# Exercise
Reproduce all the lines below exactly and omit the images.

# Input data

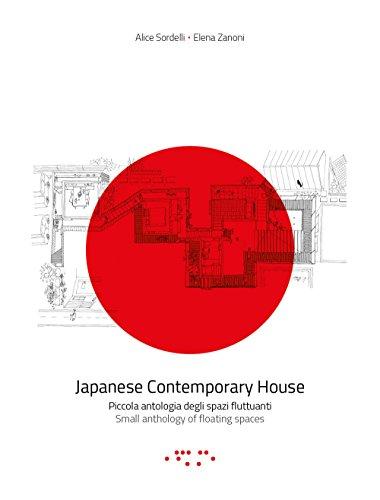 Japanese contemporary house. Piccola antologia degli spazi fluttuanti. Ediz. italiana e inglese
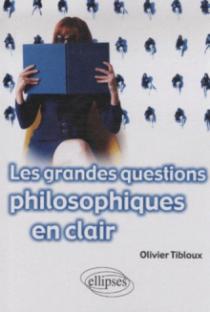 Les grandes questions philosophiques en clair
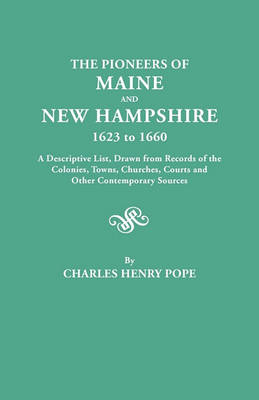 The Pioneers of Maine and New Hampshire, 1623 to 1660. A Descriptive List, Drawn from Records of the Colonies, Towns, Churches, Courts and Other Contemporary Sources (Paperback)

# Result
 Japanese contemporary house. Piccola antologia degli spazi fluttuanti. Ediz. italiana e inglese
 Les grandes questions philosophiques en clair
 The Pioneers of Maine and New Hampshire, 1623 to 1660. A Descriptive List, Drawn from Records of the Colonies, Towns, Churches, Courts and Other Contemporary Sources (Paperback)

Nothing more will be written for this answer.